DisOrient Film Festival
- Location: Eugene, Oregon
- Established: 2006
- Founded by: Jason Mak
- Producers: Chinese Consolidated Benevolent Association
- Website: https://disorientfilm.wordpress.com

= DisOrient Film Festival =

Film festival in Oregon, US

The DisOrient Film Festival or the DisOrient Asian and Pacific Islander American Film Festival of Oregon (also known as the DisOrient Asian American Film Festival of Oregon), is a film festival that was started in 2006 and is based in Eugene, Oregon. According to their website and mission statement, the organization is "a grassroots and volunteer-run film festival committed to presenting honest portrayals of the diversity of the Asian and Pacific Islander American experience" and when "selecting new and exciting films for our festival" the W.E.B. Du Bois standard of "for us, by us, or about us" is used to select recent and undistributed works. It was founded in 2006 by Jason Mak.

==Background==
Disorient is also a program of the Chinese American Benevolent Association, a Eugene, Oregon based 501(c)(3) non-profit cultural arts organization in Oregon that runs a Chinese Lion dance youth group, composed mostly of middle school, high school, and college age students, as well as offers college scholarships for local Asian American youth and aspiring filmmakers.

==Films showcased==
The film festival has showcased a number of notable films from leading Asian and Asian American filmmakers, including Justin Lin's Finishing the Game (2007), Juwan Chung's Baby (2008) (where Chung won a Best Director award in the 2008 festival), Jessica Yu's Ping Pong Playa (2007) (which won a Best Feature Film award at the festival), Dave Boyle's Surrogate Valentine (2011) (which won a Best Feature Film award at the 2011 festival), Jeff Chiba Stearns' One Big Hapa Family (2010) (the 2011 festival Opening Night film), Minh Duc Nguyen's Touch (2011) (Opening Night film of the 2012 Festival) and more.

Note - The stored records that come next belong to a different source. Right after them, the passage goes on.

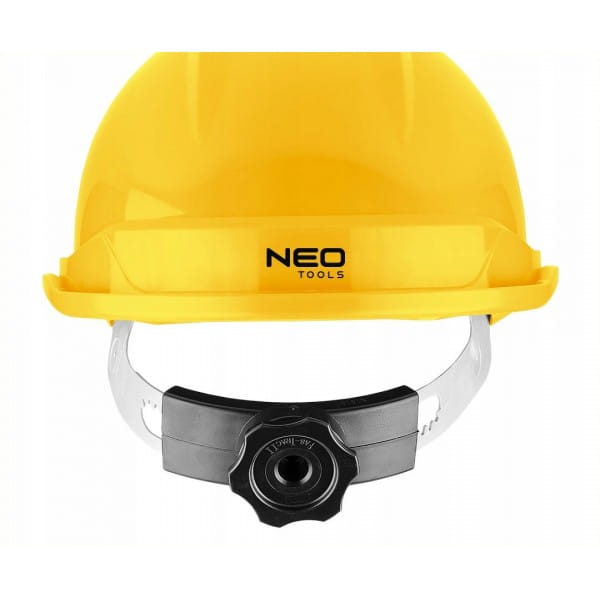 b369ecc6c7677446eca745ed42c3185c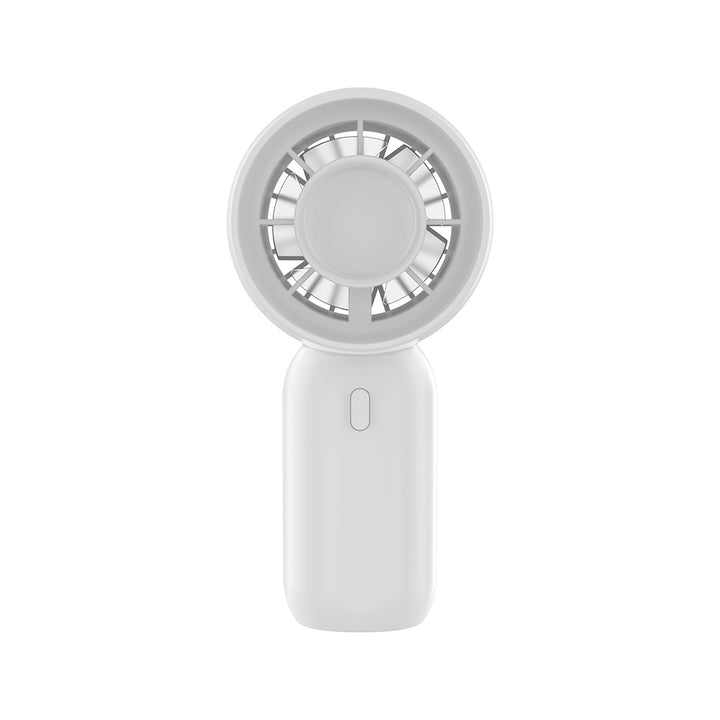 Portable Mini Handheld Fan Kalsten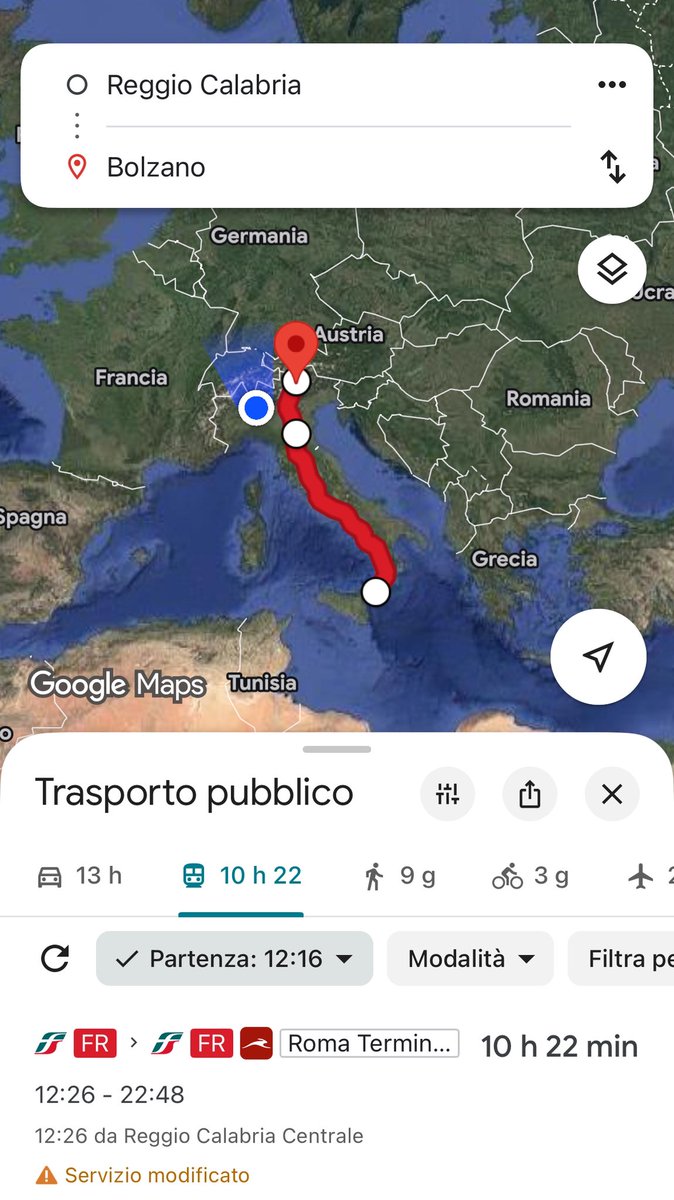 ๐๐๐๐๐ฃ๐๐ โ๐ ๐๐๐ฅ๐ฅ๐ tweet media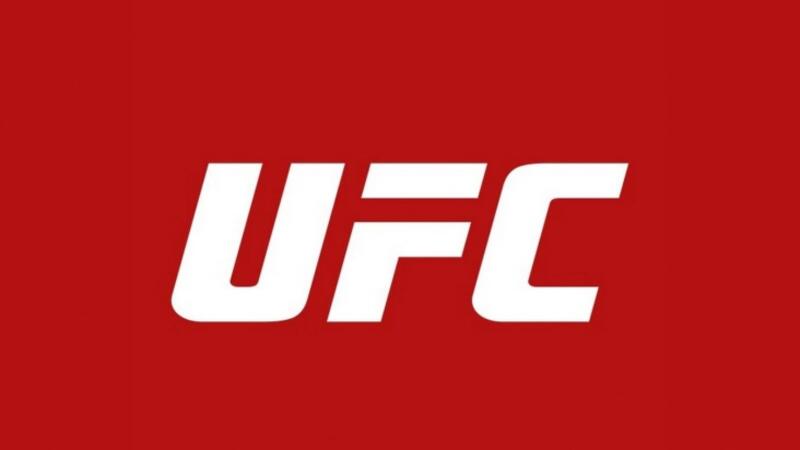 Azərbaycanda UFC turniri təşkil ediləcək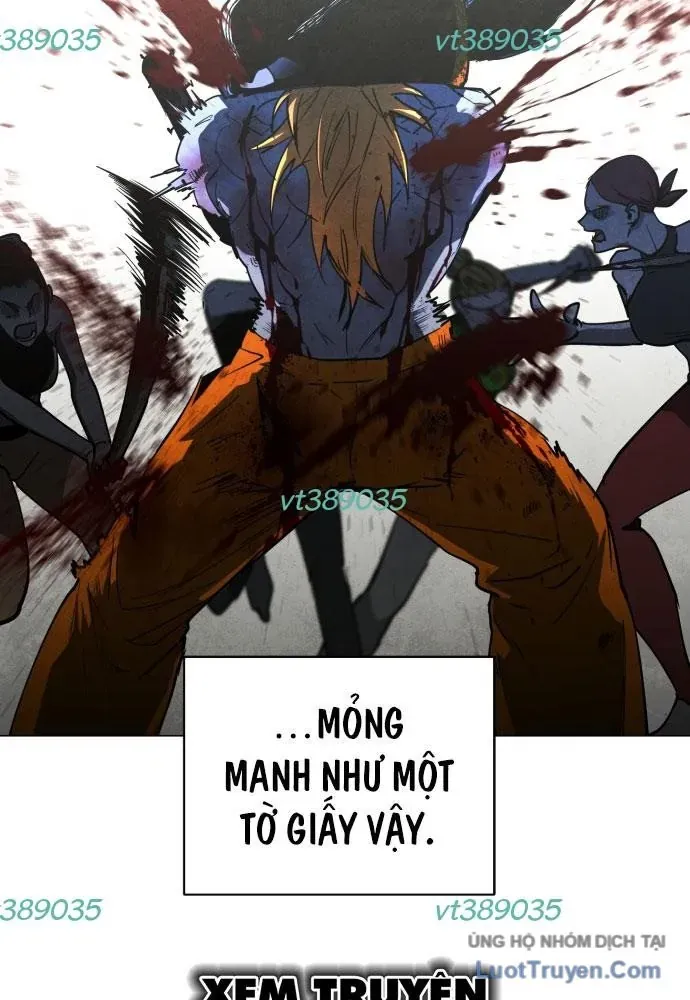 Chapter 35 - Trang 82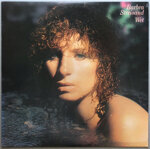 barbra-streisand-featdonna-summerwet1979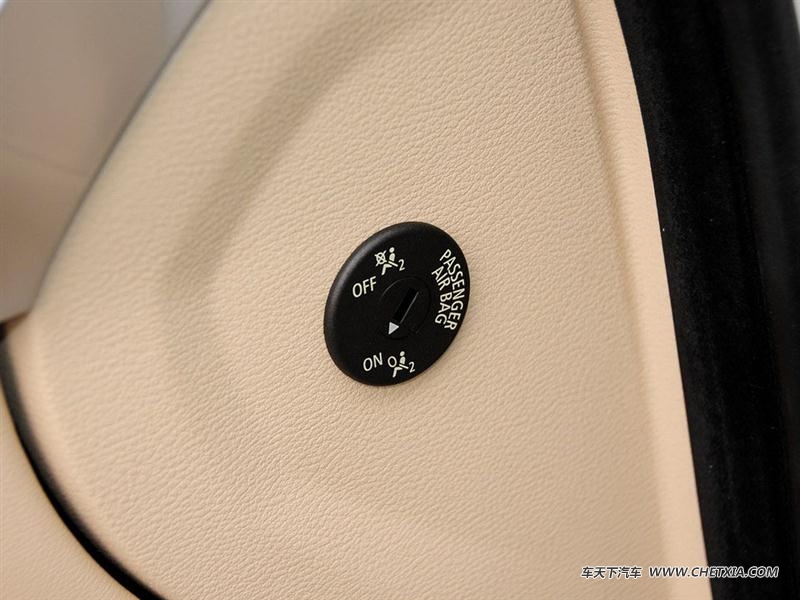 () X5 X5 2014 xDrive35i  пط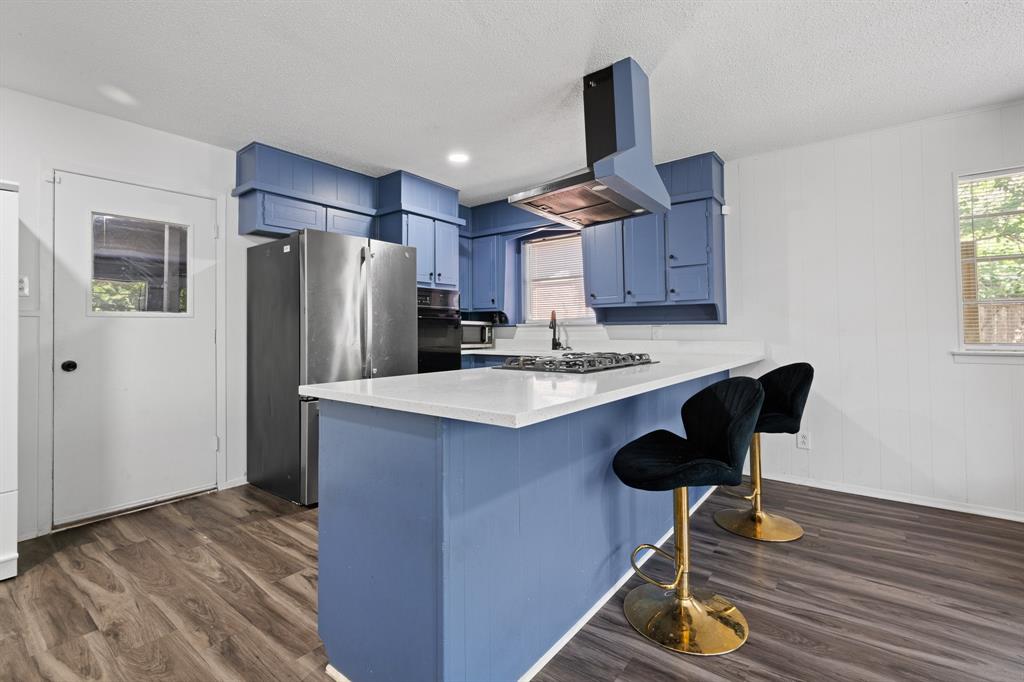 Meadowview Park Add - Residential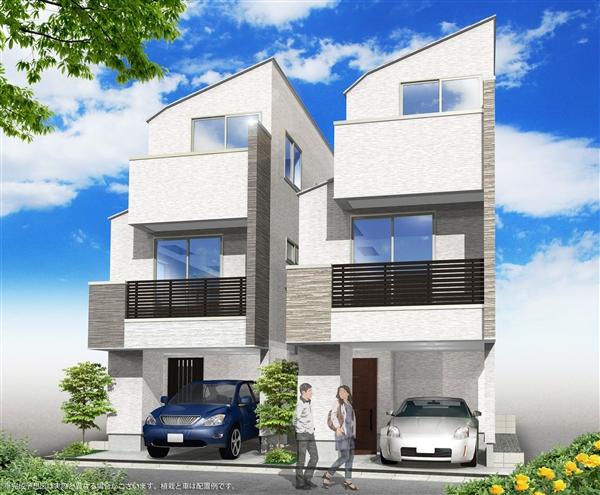 Rendering (appearance). Rendering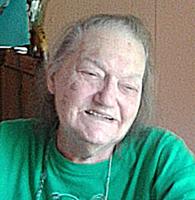 Mary Jo Clark, 81, Pevely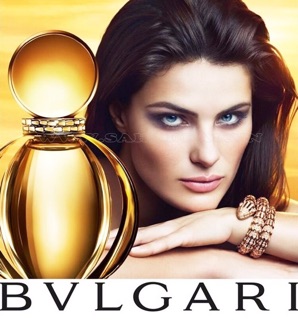 Nước hoa nữ Bvlgari GOLDEA 90ml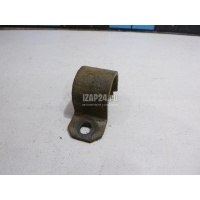 Кронштейн крепления заднего стабилизатора GM Signum (2003 - 2008) 24468096
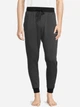 Спортивные штаны мужские Calvin Klein 130246858 XL Серый/Черный (1159782030) - изображение 1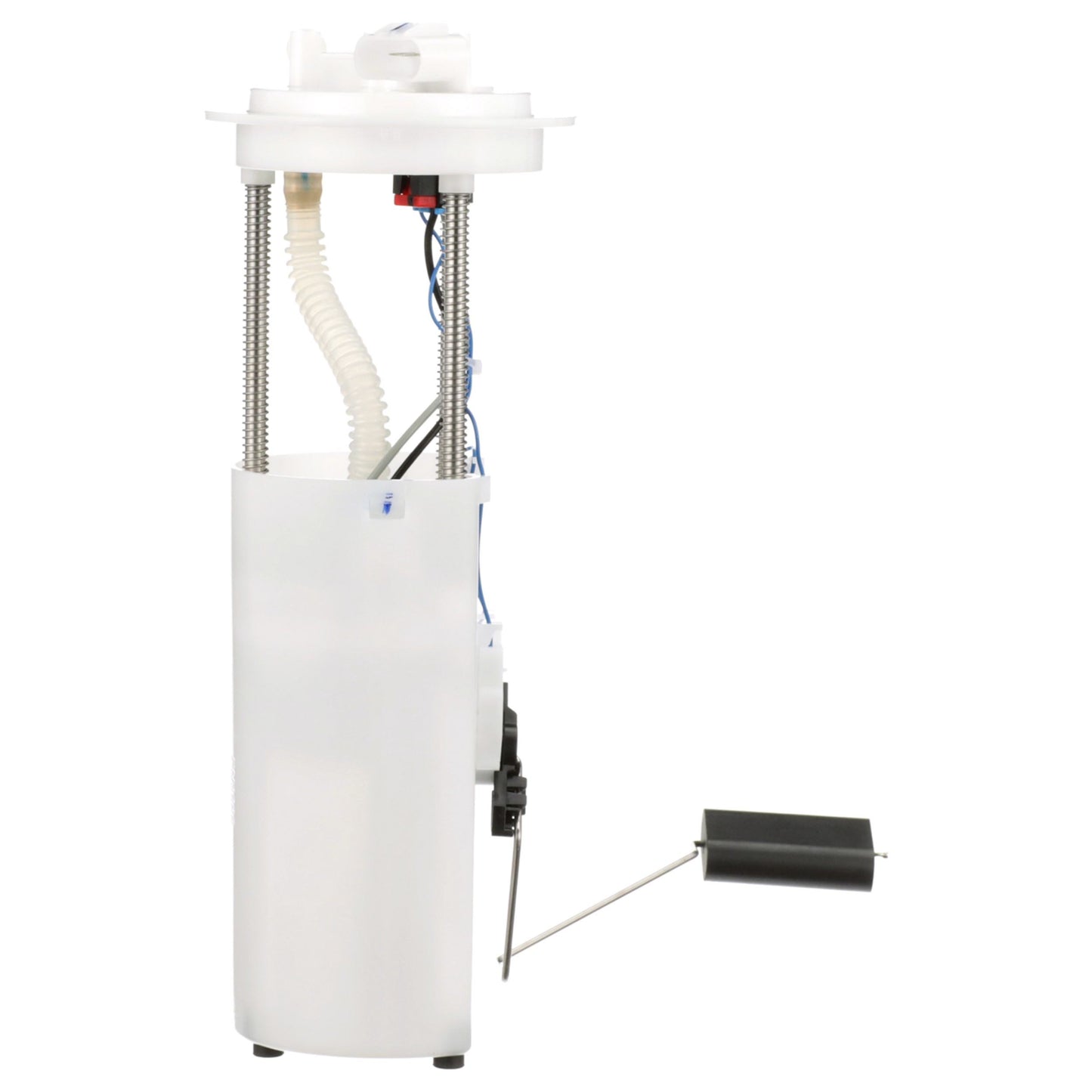 Delphi PN3086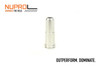 AUG Series, Nuprol Air Seal Nozzle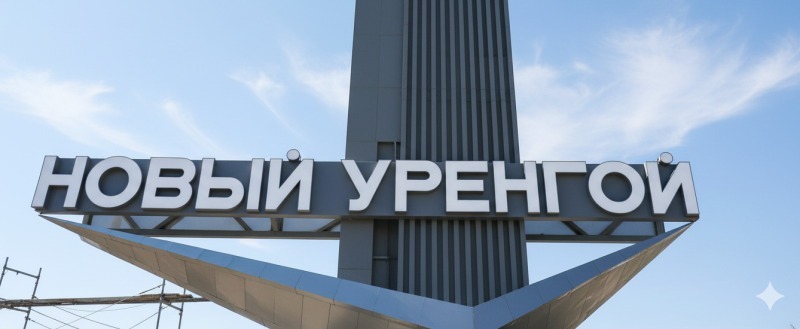 Сгенерировано нейросетью
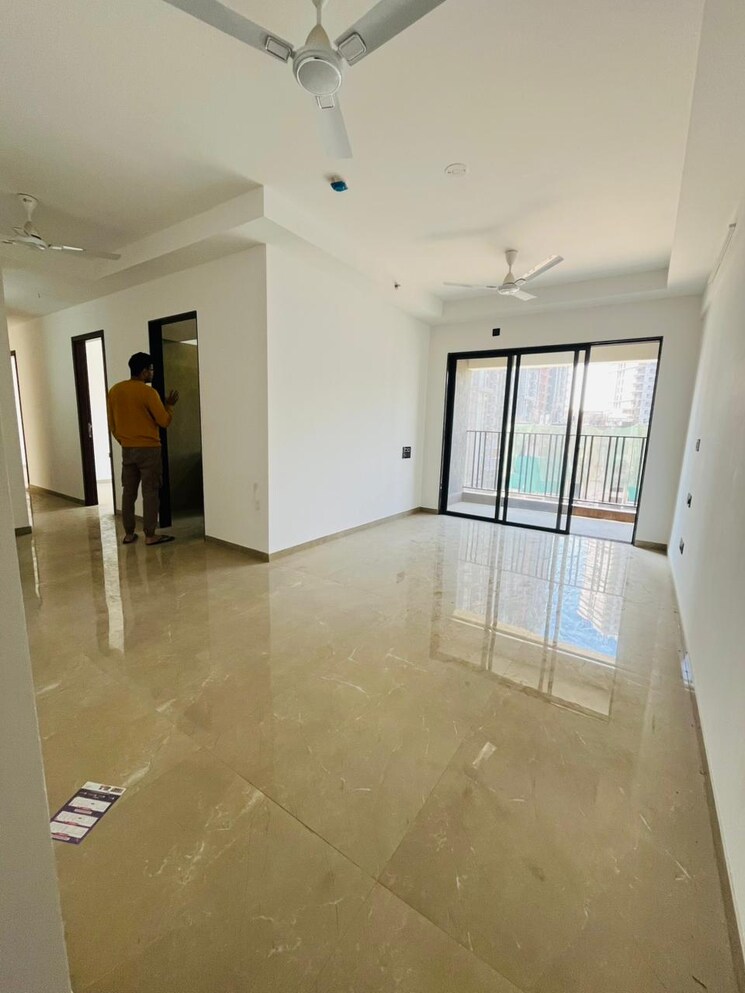 Room, regency-astra 3 Bedroom 1260 Sq.Ft. Apartment In Baner Pune 9674673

2014's Opening Night film and Best Picture winner is Steven J. Kung's A Leading Man. Other films that have won Best Film at the festival include Kimberlee Bassford's documentary, Patsy Mink: Ahead of the Majority (2008), a documentary about Patsy Mink, the first woman of color and the first Asian American woman elected to U.S. Congress.

==Awards and venue==
Every year, the festival also awards the Jason D. Mak Award for Social Justice and the Pacific Asian Community Alliance Courage Award to narrative or documentary films that exhibit compelling social issues. The recipient of those two awards in 2012 was Konrad Alderer's Enemy Alien. The festival also awards Best Feature Film, Best Director and Best Short Film (also called the Third Eye Best Short Film Award) annually as well. Previous winners of the Best Short Film award include Vincent Lin's Love, NY (starring Randall Park), J.P. Chan's Beijing Haze, Brendan Uegama's Henry's Glasses.

Usually the film festival is held at the Bijou Art Cinemas in Eugene, Oregon. The film festival has received strong commendations from filmmakers such as Patrick Epino, J.P. Chan, William Lu, singer Dawen, Gia Vang and more.